By: Mia L. Hazlett
9/25/2017
As an EA most notably, your job is to make things happen. You are bombarded with emails and calls requesting your boss’s availability. If the request seems reasonable, you make it happen. Whether you meet with your boss daily or weekly, you review with them all the things you made happen or need to make happen with their schedule. You get the approval or disapproval and move ahead. In utopia, that is an easy job. But it’s not that easy. You know it and so do I.
When you leave the meeting with your boss, as EAs we know nothing is written in stone. Their schedules change in the blink of an eye. When change flies at you, it’s your job as an EA to make everything you made happen, unhappen. I’ve adjusted schedules due to family emergencies, and I assisted when the Boston Marathon Bombings occurred. When changing a schedule under those circumstances, people were extremely understanding and I later rescheduled.
Part of our job is to unhappen things when the occasional emergency arises. But the most important thing about removing appointments from your boss’s schedule, keeping track of how many times you remove the same appointment. At some point you need to tell your boss no more rescheduling. If they still refuse, they have to tell the person/representative they do not wish to meet with them, or grant you the authority to do so.
I keep rescheduling limited to twice, unless there is a family or extreme emergency. If you get to the point that you are cancelling someone’s appointment for the third of fourth time, you’ve lost a level of respect for their time and trust me, they’ve lost respect for you. Honestly, if your boss is meeting with them they are most likely an executive or higher and could have used that wasted time more wisely.

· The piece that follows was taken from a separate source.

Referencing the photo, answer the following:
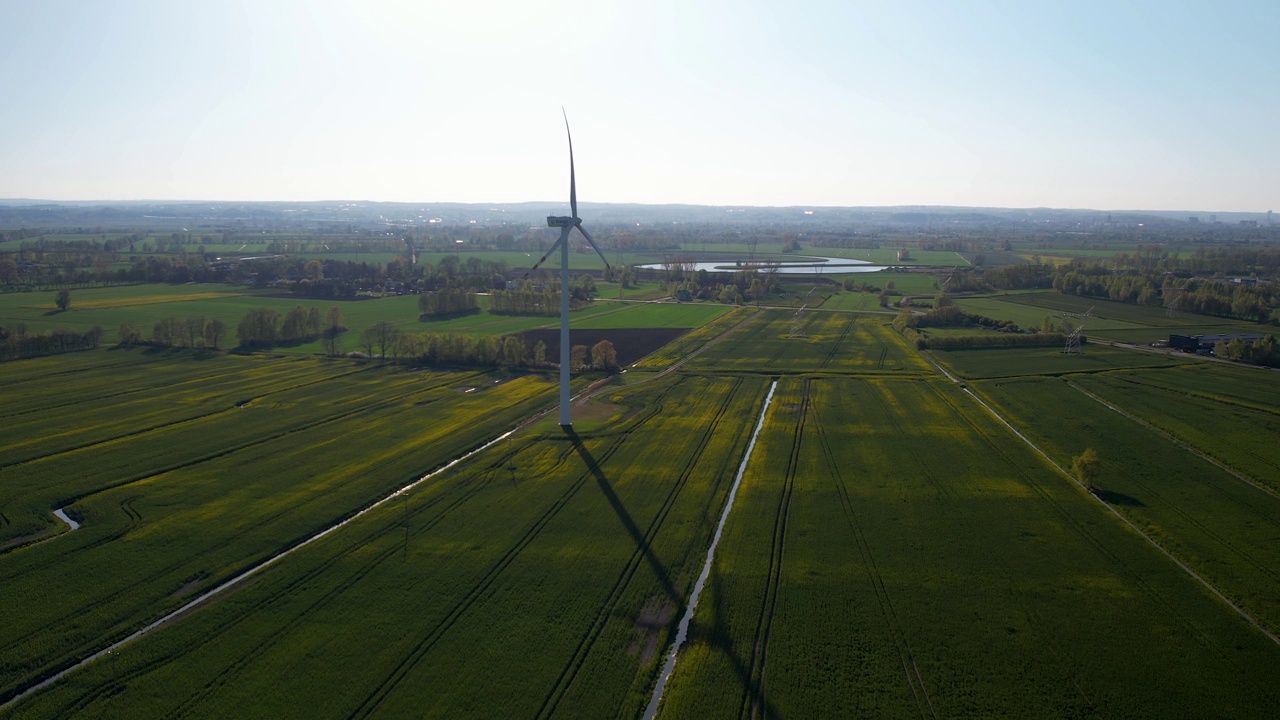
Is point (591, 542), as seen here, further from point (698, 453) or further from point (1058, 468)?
point (1058, 468)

Most likely your chances of rescheduling are nil.
It is up to you to keep track of the number of reschedules, not your boss. If they get called away to another meeting, they just want you to clear their calendar. They are not keeping track of what gets cancelled. I also suggest you be knowledgeable about who initiated the meeting. If it was your boss, you may suggest they reach out to the person directly to make rescheduling more probable. Because if the person rearranged some appointments on their schedule to accommodate your boss and they receive an impersonal cancellation from the EA, guaranteed you will wait months to get that back on the calendar.
Unhappening things comes with the territory of running a C-level office. But there is a tactful respectful way to cancel and reschedule. You must find the approach that works best for your office, but make sure you keep track, before your boss is willingly unhappened from a schedule you put time into making happen.